Start of Exercise passage

Pennsylvania is a notable example. Members of the General Assembly — which is still battling an image problem after lawmakers voted in the middle of the night to give themselves a pay raise in 2005 — can retire earlier and receive a higher rate of return on their pension plans than other state employees, thanks to changes lawmakers made years ago.

Tim Potts, executive director of a government reform group called Democracy Rising PA, believes changes are long overdue, and he notes that the House of Representatives has passed a bill that would provide more parity. But he isn’t holding his breath that the Senate will approve the legislation. “Everybody’s skeptical,” he says.

In Illinois, like Pennsylvania, the terms for current legislators are more favorable than for other state employees, leading critics to call for a change. The state did pass a major reform package this year that addresses some of those concerns, including raising the retirement age to 67 for lawmakers along with other employees. But lawmakers and judges still will be able to qualify for a pension sooner than other workers.

End of Exercise passage

_Tasks to perform_:
A. According to the passage on legislators' pensions, why are critics in Illinois calling for a change?
B. Reproduce the part of the passage on legislators' pensions between "Pennsylvania is a" and "made years ago.", inclusive.
This material plays no part in the exercise.

Start of Records shown

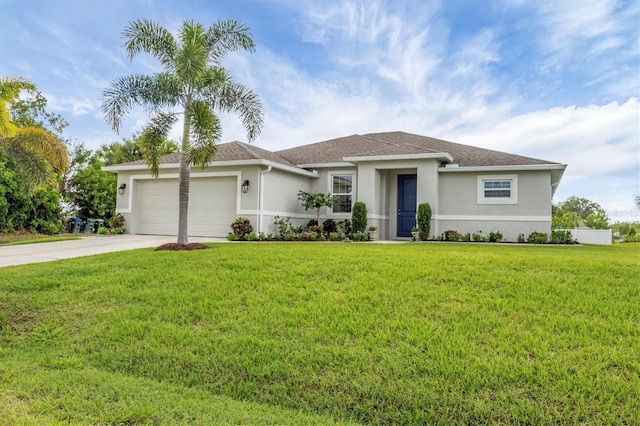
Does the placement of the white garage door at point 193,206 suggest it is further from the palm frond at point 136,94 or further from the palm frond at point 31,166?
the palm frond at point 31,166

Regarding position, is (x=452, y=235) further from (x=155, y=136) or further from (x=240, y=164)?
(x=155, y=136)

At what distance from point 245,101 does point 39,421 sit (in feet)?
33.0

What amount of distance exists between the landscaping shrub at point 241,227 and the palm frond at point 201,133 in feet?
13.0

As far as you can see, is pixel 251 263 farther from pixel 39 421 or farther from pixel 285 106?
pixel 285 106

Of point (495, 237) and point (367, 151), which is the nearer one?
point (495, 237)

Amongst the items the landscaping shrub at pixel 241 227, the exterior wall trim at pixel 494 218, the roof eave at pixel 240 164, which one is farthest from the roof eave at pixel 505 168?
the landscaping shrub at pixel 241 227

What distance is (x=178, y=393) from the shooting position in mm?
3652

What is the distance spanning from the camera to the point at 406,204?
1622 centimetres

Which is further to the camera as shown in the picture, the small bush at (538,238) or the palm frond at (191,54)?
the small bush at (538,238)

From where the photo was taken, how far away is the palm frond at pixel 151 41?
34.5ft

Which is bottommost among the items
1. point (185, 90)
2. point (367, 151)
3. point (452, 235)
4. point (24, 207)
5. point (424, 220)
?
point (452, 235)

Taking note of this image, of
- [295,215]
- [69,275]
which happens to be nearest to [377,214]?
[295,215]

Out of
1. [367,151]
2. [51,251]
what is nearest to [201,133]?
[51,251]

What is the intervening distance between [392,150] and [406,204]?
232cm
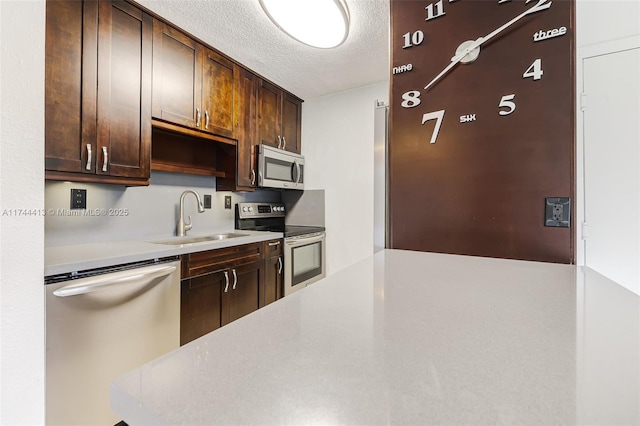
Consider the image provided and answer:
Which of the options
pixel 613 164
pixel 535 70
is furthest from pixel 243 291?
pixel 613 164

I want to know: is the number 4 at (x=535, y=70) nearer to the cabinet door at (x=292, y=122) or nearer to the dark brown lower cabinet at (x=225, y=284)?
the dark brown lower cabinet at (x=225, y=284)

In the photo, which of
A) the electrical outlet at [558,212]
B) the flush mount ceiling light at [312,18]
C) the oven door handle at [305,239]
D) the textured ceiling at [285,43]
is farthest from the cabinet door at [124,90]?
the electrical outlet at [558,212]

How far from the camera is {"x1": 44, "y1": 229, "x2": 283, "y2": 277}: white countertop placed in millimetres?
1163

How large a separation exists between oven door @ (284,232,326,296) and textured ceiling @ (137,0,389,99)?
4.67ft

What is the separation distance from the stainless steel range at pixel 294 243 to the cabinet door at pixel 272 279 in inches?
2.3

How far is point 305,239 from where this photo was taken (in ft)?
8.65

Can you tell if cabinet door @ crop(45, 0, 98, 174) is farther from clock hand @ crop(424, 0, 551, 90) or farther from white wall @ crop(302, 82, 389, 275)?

End of Records shown

_Answers provided_:
A. Critics in Illinois are calling for a change because the terms for current legislators are more favorable than those for other state employees. This is the same situation as in Pennsylvania.

B.
Pennsylvania is a notable example. Members of the General Assembly — which is still battling an image problem after lawmakers voted in the middle of the night to give themselves a pay raise in 2005 — can retire earlier and receive a higher rate of return on their pension plans than other state employees, thanks to changes lawmakers made years ago.